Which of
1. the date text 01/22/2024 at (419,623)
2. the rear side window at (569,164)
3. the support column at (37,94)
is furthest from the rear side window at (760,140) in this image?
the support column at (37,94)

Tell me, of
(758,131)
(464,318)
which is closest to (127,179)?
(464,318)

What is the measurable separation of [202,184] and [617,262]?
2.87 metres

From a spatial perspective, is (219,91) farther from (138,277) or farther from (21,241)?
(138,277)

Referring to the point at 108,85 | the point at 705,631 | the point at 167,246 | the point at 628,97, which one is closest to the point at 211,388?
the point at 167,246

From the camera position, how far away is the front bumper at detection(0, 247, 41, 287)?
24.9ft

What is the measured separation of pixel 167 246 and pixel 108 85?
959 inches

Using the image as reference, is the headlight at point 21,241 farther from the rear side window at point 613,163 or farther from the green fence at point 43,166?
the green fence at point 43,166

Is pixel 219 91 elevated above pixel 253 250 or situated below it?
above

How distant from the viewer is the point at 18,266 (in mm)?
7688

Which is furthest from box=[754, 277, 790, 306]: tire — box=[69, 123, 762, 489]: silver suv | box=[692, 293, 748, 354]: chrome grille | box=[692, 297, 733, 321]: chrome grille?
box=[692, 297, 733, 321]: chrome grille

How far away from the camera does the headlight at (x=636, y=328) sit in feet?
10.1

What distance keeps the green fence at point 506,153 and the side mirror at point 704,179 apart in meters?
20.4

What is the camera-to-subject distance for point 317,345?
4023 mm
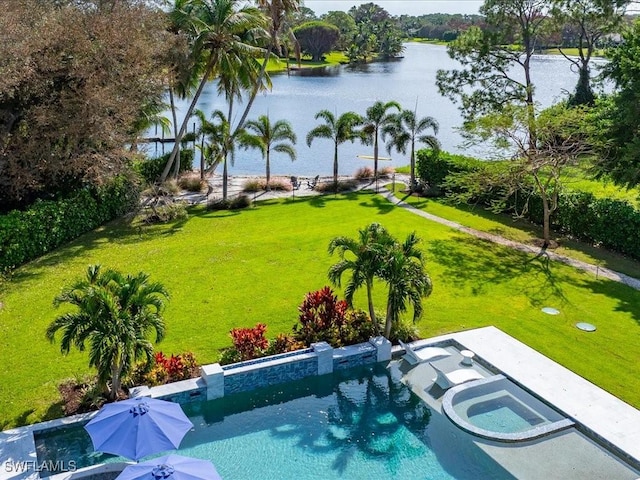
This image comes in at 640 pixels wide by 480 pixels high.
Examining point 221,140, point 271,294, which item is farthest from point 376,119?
point 271,294

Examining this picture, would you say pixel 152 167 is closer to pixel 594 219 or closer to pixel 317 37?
pixel 594 219

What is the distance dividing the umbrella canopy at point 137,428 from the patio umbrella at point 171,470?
448 mm

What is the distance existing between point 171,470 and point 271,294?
8.49 metres

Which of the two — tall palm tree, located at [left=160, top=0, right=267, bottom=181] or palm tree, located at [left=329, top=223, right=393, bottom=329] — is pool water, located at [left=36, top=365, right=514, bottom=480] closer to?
palm tree, located at [left=329, top=223, right=393, bottom=329]

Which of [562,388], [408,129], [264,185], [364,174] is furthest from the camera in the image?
[364,174]

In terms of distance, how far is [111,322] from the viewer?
31.9ft

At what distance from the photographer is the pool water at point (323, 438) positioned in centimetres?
934

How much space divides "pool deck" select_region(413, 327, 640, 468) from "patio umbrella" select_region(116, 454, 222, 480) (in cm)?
647

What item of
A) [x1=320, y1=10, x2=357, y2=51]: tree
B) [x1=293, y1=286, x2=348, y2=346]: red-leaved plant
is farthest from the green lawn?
[x1=320, y1=10, x2=357, y2=51]: tree

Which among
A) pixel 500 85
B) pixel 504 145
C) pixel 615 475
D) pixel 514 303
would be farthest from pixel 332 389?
pixel 500 85

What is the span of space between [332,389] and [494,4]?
2554cm

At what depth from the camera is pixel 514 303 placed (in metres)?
15.9
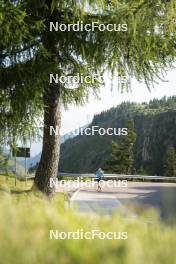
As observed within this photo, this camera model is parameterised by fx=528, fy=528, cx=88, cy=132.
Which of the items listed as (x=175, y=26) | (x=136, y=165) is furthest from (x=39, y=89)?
(x=136, y=165)

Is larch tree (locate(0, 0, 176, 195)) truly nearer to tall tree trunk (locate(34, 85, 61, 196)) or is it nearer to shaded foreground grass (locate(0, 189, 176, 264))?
tall tree trunk (locate(34, 85, 61, 196))

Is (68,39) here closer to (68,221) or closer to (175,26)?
(175,26)

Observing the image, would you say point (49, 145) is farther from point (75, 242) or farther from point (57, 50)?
point (75, 242)

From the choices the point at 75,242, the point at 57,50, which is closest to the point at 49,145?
the point at 57,50

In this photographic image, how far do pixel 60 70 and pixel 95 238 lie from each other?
11451 millimetres

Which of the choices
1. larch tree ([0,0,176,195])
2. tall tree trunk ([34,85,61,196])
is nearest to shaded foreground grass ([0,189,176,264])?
larch tree ([0,0,176,195])

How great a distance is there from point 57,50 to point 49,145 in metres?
2.57

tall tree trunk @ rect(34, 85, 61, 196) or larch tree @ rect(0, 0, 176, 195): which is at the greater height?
larch tree @ rect(0, 0, 176, 195)

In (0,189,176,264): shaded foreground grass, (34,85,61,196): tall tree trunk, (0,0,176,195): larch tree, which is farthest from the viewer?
(34,85,61,196): tall tree trunk

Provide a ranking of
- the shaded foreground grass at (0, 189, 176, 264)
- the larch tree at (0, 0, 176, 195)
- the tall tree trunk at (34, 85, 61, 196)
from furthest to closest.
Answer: the tall tree trunk at (34, 85, 61, 196), the larch tree at (0, 0, 176, 195), the shaded foreground grass at (0, 189, 176, 264)

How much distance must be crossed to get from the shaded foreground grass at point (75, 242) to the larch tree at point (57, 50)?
9228mm

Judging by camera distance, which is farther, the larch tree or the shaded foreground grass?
the larch tree

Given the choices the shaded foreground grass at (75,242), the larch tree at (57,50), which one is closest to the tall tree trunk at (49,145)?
the larch tree at (57,50)

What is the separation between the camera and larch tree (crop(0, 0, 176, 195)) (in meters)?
12.6
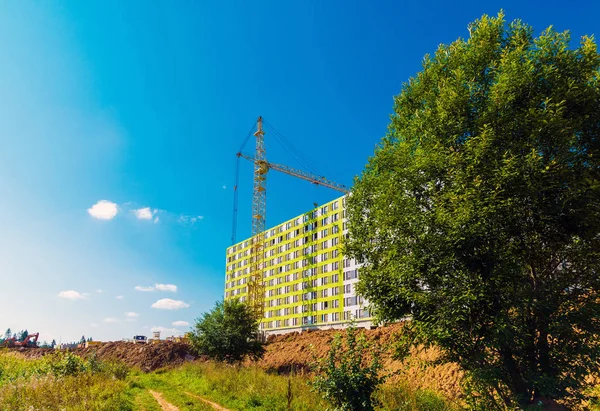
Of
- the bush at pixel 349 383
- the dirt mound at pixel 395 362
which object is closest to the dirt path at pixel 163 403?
the dirt mound at pixel 395 362

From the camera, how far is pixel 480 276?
1204cm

—————

# Given instruction
Rewrite all of the records above with every instance of "dirt path" changed to "gravel path", and leave everything else as it is. Omit the pictures from your answer.

# Solved problem
Which of
1. the date text 01/22/2024 at (419,623)
2. the rear side window at (569,164)
3. the support column at (37,94)
is furthest from the rear side window at (760,140) in this image?
the support column at (37,94)

Tell me, of
(758,131)
(464,318)
which is closest to (127,179)?
(464,318)

What is the measurable separation of [202,184] and [617,262]?
2.87 metres

From a spatial perspective, is (219,91) farther from (138,277) or farther from (21,241)?
(138,277)

Referring to the point at 108,85 | the point at 705,631 | the point at 167,246 | the point at 628,97, which one is closest to the point at 211,388?
the point at 167,246

From the camera position, how far away is the front bumper at detection(0, 247, 41, 287)?
24.9ft

What is the measured separation of pixel 167 246 and pixel 108 85?
959 inches

Using the image as reference, is the headlight at point 21,241 farther from the rear side window at point 613,163 or farther from the green fence at point 43,166?
the green fence at point 43,166

Is pixel 219 91 elevated above pixel 253 250 or situated below it?
above

How distant from the viewer is the point at 18,266 (in mm)?
7688

Which is furthest from box=[754, 277, 790, 306]: tire — box=[69, 123, 762, 489]: silver suv | box=[692, 293, 748, 354]: chrome grille | box=[692, 297, 733, 321]: chrome grille?
box=[692, 297, 733, 321]: chrome grille

How far away from the camera does the headlight at (x=636, y=328) sit in feet?
10.1

What distance keeps the green fence at point 506,153 and the side mirror at point 704,179 apart in meters?
20.4

What is the camera-to-subject distance for point 317,345?
4023 mm
This image comes in at 640 pixels wide by 480 pixels high.
Examining point 221,140, point 271,294, which item is farthest from point 376,119?
point 271,294

Examining this picture, would you say pixel 152 167 is closer to pixel 594 219 or closer to pixel 317 37?
pixel 594 219

What is the distance dividing the umbrella canopy at point 137,428 from the patio umbrella at point 171,470?
448 mm

What is the distance existing between point 171,470 and point 271,294?
8.49 metres

Which of the two — tall palm tree, located at [left=160, top=0, right=267, bottom=181] or palm tree, located at [left=329, top=223, right=393, bottom=329] — is pool water, located at [left=36, top=365, right=514, bottom=480] closer to?
palm tree, located at [left=329, top=223, right=393, bottom=329]

Which of [562,388], [408,129], [264,185], [364,174] is furthest from the camera in the image?
[364,174]

In terms of distance, how far is [111,322] from the viewer?
31.9ft

At what distance from the photographer is the pool water at point (323, 438) positioned in centimetres?
934

How much space divides "pool deck" select_region(413, 327, 640, 468) from "patio umbrella" select_region(116, 454, 222, 480) (in cm)?
647

What item of
A) [x1=320, y1=10, x2=357, y2=51]: tree
B) [x1=293, y1=286, x2=348, y2=346]: red-leaved plant
is farthest from the green lawn?
[x1=320, y1=10, x2=357, y2=51]: tree

Which among
A) pixel 500 85
B) pixel 504 145
C) pixel 615 475
D) pixel 514 303
would be farthest from pixel 332 389?
pixel 500 85

What is the span of space between [332,389] and [494,4]?
2554cm

At what depth from the camera is pixel 514 303 placed (in metres)?
15.9
As observed within this photo, this camera model is parameterised by fx=528, fy=528, cx=88, cy=132.
Which of the items listed as (x=175, y=26) | (x=136, y=165) is furthest from (x=39, y=89)?
(x=136, y=165)

Is larch tree (locate(0, 0, 176, 195)) truly nearer to tall tree trunk (locate(34, 85, 61, 196)) or is it nearer to shaded foreground grass (locate(0, 189, 176, 264))?
tall tree trunk (locate(34, 85, 61, 196))

Is (68,39) here closer to (68,221) or closer to (175,26)?
(175,26)

Observing the image, would you say point (49, 145) is farther from point (75, 242) or farther from point (57, 50)?
point (75, 242)

From the choices the point at 75,242, the point at 57,50, which is closest to the point at 49,145?
the point at 57,50

In this photographic image, how far do pixel 60 70 and pixel 95 238 lie from each other?
11451 millimetres

Which of the choices
1. larch tree ([0,0,176,195])
2. tall tree trunk ([34,85,61,196])
is nearest to shaded foreground grass ([0,189,176,264])?
larch tree ([0,0,176,195])

How great a distance is there from point 57,50 to point 49,145 in metres?
2.57

tall tree trunk @ rect(34, 85, 61, 196) or larch tree @ rect(0, 0, 176, 195): which is at the greater height?
larch tree @ rect(0, 0, 176, 195)

In (0,189,176,264): shaded foreground grass, (34,85,61,196): tall tree trunk, (0,0,176,195): larch tree, which is farthest from the viewer?
(34,85,61,196): tall tree trunk

Provide a ranking of
- the shaded foreground grass at (0, 189, 176, 264)
- the larch tree at (0, 0, 176, 195)
- the tall tree trunk at (34, 85, 61, 196)
from furthest to closest.
Answer: the tall tree trunk at (34, 85, 61, 196), the larch tree at (0, 0, 176, 195), the shaded foreground grass at (0, 189, 176, 264)

How much distance must be crossed to get from the shaded foreground grass at point (75, 242) to the larch tree at point (57, 50)?
9228mm

Judging by camera distance, which is farther, the larch tree or the shaded foreground grass?
the larch tree

Given the choices the shaded foreground grass at (75,242), the larch tree at (57,50), which one is closest to the tall tree trunk at (49,145)?
the larch tree at (57,50)

What is the separation between the camera and larch tree (crop(0, 0, 176, 195)) (in meters)?
12.6
Of
- the bush at pixel 349 383
- the dirt mound at pixel 395 362
which object is closest to the gravel path at pixel 163 403?
the dirt mound at pixel 395 362

From the camera, how far is pixel 480 276?
1204cm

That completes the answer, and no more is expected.